Now a Bill has been introduced whose only purpose seems to be to respond to that vibe of five years ago, thereby neutralising any opportunist point-scoring in that arena by Fine Gael, while, incidentally, reminding Fianna Fáil TDs that there is a strong man around, should they be looking for same between now and the election.

Cohabitant rights on the way

The Civil Partnership Bill 2009, one of the most significant pieces of Irish law in the past few decades, has passed through the Dáil. Therefore, it is destined to become law but will first have to pass the Seanad and receive the Presidential signature. It will probably not take full effect until 2011, when the tax and social welfare laws have been amended in line with it and preparations are made to formalise civil partnerships.

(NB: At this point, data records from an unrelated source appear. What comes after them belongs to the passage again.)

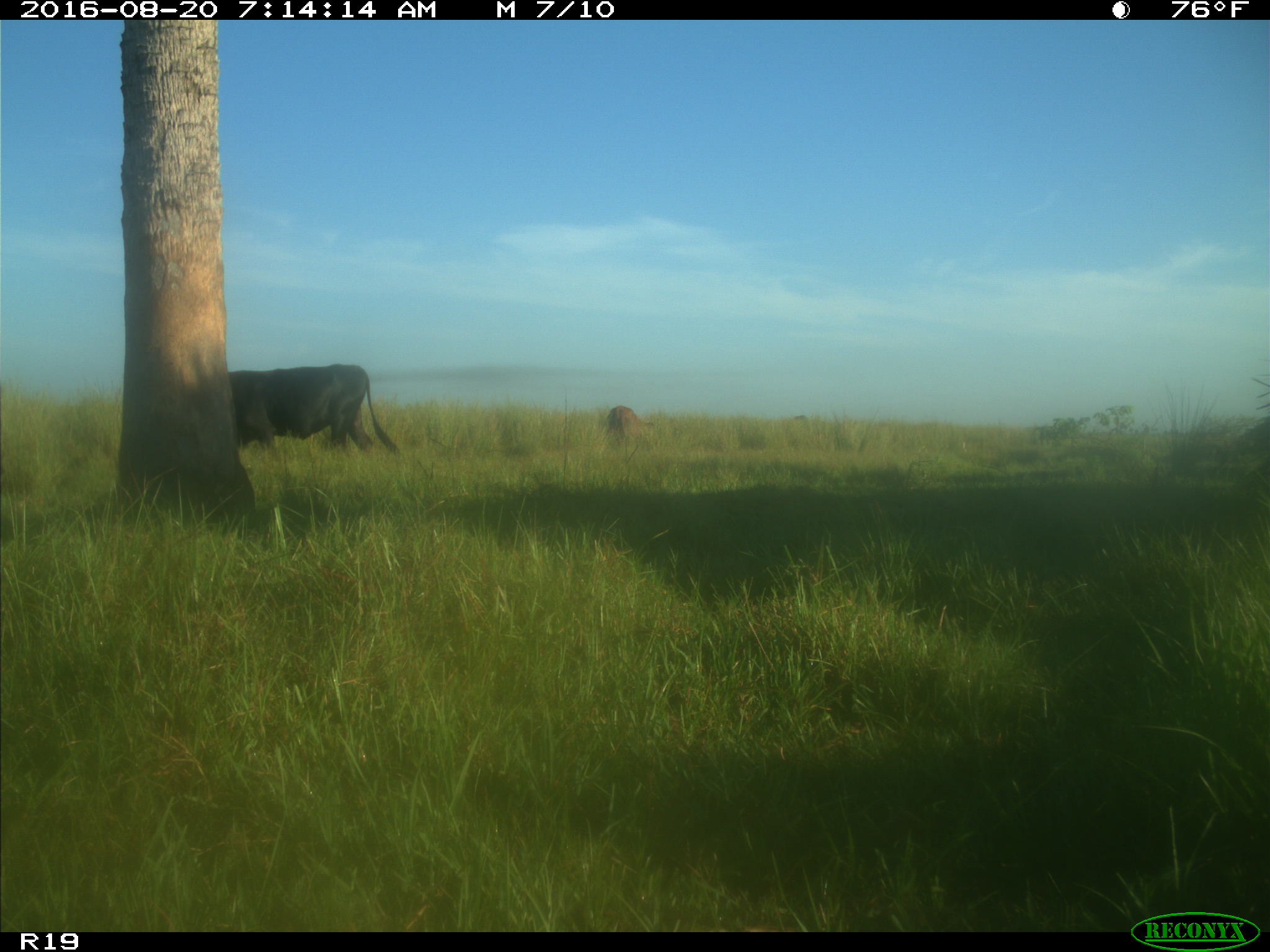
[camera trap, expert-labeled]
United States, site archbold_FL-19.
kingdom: Animalia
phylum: Chordata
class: Mammalia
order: Artiodactyla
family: Bovidae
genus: Bos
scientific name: Bos taurus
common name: domestic cow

I’ve written before about Part 15 of the Bill, which deals with cohabitants. This has received less attention, understandably, than the civil partnership elements of the law but Part 15 applies to all relationships, whether homosexual or heterosexual in nature. Amendments have been made to Part 15 so that cohabitants will have to live together for 5 years before their rights arise (2 years if dependent children are involved) rather than the original 3 year qualification period proposed in the first draft of the Bill.

Professor John Mee has made a detailed critique of the legislation, primarily pointing out drafting errors and ambiguities in the Bill. He also made general observations that Part 15 might do more harm than good. These points do not appear to have been addressed. Nor does the Minister appear to have amended the title to highlight the cohabitant elements, as was expected. Update: via Maman Poulet I learn that this has now happened and the legislation bears this tongue-twister of a name: the Civil Partnership and Certain Rights and Obligations of Cohabitants Bill 2009.

Incidentally, there have been some suggestions (mostly from the odd Fianna Fáil backbencher) that the legislation is a Green Party measure, though Fianna Fáil’s manifesto for the 2007 general election (which predated coalition talks with the Green Party) contained a commitment to introduce the legislation.